Piping that (|) into tail -5 lists the last 5 rows.

The results may look like this:

dlink:x:2000:2000:David Link:/home/dlink:/bin/bash
mysql:x:104:111:MySQL Server,,,:/nonexistent:/bin/false
jzlink:x:2001:2000:Julia Link:/home/jzlink:/bin/bash
ftp:x:105:112:ftp daemon,,,:/srv/ftp:/bin/false
postfix:x:106:113::/var/spool/postfix:/bin/false

This shows  name, x, user id, group id, description, home directory and default shell for each user.  x is a place holder for the password.

What is Unix?

The Unix Operating System, born 45 years ago, and the Bash Shell, born 25 years ago – are the two most powerful programming tools ever created.

Unix was the brain child of Ken Thompson and Dennis Ritchie while working in the mid-1960s.  Today most of us use a Linux, Linus Torvalds’ variant of Unix release in 1991.

Bash was developed in 1977.   It is published under the GNU Public license.

Combined, these two pieces of software make the most formidable tool in any developers arsenal.   Unix, is a multi-user, mult-tasking, file system centric core that talks to the computers CPU (its brain), which in turn controls all the computer resources.    Bash is a command line shell wrapped around Unix giving humans the ability to interact with the Unix core in a pseudo English way.

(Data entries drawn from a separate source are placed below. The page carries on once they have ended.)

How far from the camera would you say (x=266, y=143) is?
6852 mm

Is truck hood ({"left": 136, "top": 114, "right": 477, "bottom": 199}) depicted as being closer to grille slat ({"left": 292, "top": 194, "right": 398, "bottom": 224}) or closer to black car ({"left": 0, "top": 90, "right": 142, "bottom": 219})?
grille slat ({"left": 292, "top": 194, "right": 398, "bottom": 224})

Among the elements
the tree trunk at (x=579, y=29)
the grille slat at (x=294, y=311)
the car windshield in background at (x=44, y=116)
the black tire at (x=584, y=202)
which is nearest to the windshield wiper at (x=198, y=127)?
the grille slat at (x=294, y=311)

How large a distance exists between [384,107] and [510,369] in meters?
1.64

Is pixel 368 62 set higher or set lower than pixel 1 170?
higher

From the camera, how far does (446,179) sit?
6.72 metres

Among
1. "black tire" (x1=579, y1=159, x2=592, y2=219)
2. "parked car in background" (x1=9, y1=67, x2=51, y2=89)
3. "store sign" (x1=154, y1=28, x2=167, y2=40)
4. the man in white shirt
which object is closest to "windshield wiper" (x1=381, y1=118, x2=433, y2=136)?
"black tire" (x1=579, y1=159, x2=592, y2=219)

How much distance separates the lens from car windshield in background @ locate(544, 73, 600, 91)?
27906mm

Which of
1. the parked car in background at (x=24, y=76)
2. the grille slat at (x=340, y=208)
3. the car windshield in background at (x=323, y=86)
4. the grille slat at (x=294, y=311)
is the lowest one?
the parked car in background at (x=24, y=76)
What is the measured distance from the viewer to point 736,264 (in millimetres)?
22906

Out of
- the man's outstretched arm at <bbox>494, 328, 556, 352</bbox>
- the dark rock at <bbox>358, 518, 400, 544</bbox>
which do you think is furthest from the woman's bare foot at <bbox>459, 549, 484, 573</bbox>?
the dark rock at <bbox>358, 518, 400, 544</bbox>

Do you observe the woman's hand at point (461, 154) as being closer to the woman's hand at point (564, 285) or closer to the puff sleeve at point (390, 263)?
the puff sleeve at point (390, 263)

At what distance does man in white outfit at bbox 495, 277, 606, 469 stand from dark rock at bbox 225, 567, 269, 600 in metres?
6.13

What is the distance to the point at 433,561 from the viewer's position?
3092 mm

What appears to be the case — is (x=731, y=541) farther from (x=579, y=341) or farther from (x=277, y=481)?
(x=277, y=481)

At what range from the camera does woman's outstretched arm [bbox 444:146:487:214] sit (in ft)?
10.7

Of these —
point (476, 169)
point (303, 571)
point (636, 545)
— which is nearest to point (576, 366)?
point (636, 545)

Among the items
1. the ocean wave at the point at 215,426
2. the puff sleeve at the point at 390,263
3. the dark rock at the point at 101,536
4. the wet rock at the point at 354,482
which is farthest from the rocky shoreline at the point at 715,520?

This example, typed after the bash prompt ($) reads ‘List files in long format’, or simply ‘L S minus L’:

$ ls -l

The results might look like this:

drwxr-xr-x 2 dlink dev 4096 Sep 28 20:03 200px
-rw-r–r– 1 dlink dev 230678 Feb 8 2014 Angel.jpg
-rw-r–r– 1 dlink dev 46252 Dec 1 2013 Black_Horse.jpg
-rw-r–r– 1 dlink dev 1379310 Apr 25 13:20 Buddha_watercolor.png
-rw-r–r– 1 dlink dev 22673 Sep 28 19:45 Chacmool.jpg
-rw-r–r– 1 dlink dev 52911 Dec 1 2013 Flowers_3-29-2013.jpeg
-rw-r–r– 1 dlink dev 32078 Sep 28 19:45 Good Nature.jpg

The Machintosh Operating System is a Unix variant.   The Windows Operating System is not, and should be avoided for all serious development work.